Here is a piece of a script I run every day. It automatically (and silently) adds new photos, but verifies the metadata for all photos and warns me about any missing photos. (It does not verify the hash of all photos, which would take hours; instead, it verifies a sample of 1% of the files.) It sends me email if metacheck
or hashcheck
exit non-zero, i.e., found some trouble. This could be adapted for use with cron.
# assume $@ (commandline arguments) are a list of directory pathnames
# check photo collections for new files, and add them
echo metacheck --expand...
metacheck --expand "$@" > "$log" \
|| mail -s "metacheck-expand" $USER < "$log"
echo hashcheck --update...
hashcheck --update "$@" > "$log" \
|| mail -s "hashcheck-update" $USER < "$log"

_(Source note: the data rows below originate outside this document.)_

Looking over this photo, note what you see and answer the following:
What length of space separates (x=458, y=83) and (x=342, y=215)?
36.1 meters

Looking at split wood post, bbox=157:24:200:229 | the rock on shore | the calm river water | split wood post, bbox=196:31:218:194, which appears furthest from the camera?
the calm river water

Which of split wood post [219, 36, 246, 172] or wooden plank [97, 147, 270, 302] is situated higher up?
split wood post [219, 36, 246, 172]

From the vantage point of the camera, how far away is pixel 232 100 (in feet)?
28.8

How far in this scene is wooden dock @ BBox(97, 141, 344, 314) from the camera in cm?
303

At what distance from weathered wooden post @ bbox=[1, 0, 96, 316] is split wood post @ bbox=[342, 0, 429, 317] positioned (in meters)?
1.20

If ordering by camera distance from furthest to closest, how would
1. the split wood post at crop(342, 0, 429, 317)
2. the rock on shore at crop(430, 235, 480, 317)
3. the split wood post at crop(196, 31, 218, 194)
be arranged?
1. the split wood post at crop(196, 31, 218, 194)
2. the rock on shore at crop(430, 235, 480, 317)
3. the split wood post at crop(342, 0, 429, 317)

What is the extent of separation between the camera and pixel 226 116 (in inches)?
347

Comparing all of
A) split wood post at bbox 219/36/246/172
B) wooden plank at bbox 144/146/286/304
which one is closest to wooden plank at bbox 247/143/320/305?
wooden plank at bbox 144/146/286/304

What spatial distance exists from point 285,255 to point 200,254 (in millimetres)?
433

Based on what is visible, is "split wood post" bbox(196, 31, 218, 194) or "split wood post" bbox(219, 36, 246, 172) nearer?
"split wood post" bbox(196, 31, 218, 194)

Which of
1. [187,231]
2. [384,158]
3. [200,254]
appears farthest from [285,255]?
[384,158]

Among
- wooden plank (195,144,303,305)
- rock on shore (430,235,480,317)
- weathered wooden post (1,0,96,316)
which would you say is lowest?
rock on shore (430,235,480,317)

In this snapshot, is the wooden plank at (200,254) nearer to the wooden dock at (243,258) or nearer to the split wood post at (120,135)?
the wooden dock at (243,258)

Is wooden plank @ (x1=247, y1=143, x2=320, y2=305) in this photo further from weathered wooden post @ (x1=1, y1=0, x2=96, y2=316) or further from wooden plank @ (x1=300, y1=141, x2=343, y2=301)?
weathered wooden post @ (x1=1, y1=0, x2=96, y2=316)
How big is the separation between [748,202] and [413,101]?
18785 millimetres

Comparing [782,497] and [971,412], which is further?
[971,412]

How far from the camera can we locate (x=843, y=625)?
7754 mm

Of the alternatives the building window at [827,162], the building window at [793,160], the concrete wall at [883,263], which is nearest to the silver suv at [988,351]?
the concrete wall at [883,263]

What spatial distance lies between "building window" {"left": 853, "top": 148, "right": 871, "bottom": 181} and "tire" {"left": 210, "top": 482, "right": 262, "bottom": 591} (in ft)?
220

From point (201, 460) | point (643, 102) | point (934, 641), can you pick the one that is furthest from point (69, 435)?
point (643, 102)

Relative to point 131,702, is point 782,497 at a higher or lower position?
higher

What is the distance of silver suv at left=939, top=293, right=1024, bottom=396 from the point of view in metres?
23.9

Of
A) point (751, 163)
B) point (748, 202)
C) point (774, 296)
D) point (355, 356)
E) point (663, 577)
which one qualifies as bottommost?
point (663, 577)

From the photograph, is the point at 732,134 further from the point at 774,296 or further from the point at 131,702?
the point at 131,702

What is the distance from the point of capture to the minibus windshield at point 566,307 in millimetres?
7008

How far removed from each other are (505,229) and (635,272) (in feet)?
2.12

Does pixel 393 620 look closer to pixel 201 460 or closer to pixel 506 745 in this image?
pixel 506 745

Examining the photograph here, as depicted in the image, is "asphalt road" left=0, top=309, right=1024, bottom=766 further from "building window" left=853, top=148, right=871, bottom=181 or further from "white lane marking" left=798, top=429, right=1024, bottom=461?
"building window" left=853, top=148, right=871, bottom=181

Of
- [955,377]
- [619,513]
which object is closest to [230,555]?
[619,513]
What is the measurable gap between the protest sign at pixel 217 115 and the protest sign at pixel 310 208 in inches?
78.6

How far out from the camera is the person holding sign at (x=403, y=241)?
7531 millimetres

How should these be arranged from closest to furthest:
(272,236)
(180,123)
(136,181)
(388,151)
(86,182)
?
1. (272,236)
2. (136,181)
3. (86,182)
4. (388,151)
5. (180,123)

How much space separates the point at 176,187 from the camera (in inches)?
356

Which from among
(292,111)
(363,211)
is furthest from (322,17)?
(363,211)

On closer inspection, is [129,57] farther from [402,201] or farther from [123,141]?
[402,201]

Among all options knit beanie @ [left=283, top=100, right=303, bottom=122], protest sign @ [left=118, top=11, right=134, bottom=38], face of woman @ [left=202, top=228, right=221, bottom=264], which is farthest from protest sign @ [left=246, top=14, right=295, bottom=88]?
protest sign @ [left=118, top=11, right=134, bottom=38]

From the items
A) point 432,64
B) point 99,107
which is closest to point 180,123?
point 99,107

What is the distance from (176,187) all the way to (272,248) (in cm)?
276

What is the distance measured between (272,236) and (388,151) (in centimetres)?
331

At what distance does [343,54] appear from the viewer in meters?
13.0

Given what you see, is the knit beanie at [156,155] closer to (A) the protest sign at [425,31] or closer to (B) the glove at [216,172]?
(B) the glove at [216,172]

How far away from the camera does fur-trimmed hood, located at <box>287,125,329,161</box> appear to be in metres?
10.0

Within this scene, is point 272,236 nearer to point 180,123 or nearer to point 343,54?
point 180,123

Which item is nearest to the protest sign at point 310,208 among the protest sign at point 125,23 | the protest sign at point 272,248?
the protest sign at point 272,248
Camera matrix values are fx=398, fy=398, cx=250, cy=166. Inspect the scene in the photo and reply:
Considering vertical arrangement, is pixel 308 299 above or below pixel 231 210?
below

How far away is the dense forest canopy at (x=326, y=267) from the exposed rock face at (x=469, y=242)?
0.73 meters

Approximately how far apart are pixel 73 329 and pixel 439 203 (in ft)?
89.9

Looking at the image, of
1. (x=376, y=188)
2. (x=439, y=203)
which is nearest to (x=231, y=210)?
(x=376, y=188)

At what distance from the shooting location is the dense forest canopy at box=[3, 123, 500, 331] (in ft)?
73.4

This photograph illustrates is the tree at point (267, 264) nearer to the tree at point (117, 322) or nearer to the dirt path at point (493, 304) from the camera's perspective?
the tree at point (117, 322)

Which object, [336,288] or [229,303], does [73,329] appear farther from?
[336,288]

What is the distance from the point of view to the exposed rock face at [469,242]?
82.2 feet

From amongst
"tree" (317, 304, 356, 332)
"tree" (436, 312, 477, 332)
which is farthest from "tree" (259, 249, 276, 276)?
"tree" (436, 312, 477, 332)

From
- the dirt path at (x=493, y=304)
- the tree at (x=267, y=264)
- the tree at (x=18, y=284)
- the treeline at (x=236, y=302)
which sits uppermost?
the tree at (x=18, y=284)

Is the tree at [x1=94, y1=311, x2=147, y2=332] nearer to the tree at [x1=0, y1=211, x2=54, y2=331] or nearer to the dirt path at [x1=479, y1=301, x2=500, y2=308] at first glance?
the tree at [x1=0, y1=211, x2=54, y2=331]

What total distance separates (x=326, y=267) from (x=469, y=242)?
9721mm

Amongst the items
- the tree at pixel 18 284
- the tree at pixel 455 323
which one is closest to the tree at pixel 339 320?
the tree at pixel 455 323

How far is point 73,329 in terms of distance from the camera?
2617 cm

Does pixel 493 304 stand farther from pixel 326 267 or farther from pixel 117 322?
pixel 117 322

# check photo collections for integrity
echo metacheck --verify...
metacheck --verify "$@" > "$log" \
|| mail -s "metacheck-verify" $USER < "$log"
echo hashcheck --sample...
hashcheck --sample "$@" > "$log" \
|| mail -s "hashcheck-sample" $USER < "$log"
This tool will not work on synchronization-based network drives like Dropbox and Google Drive, because those drives do not behave well when used with Unix-type tools. See the branch 'google-dropbox' for an archival version that retains code that survives, mostly, under such drives.
If one of the arguments on the command line is not a directory, or is not searchable, find
will print an error message to the output, but the script will proceed and ultimately report NO PROBLEMS FOUND
. It would be easy to overlook the message from find
, especially if other command-line arguments are valid directories and are properly processed.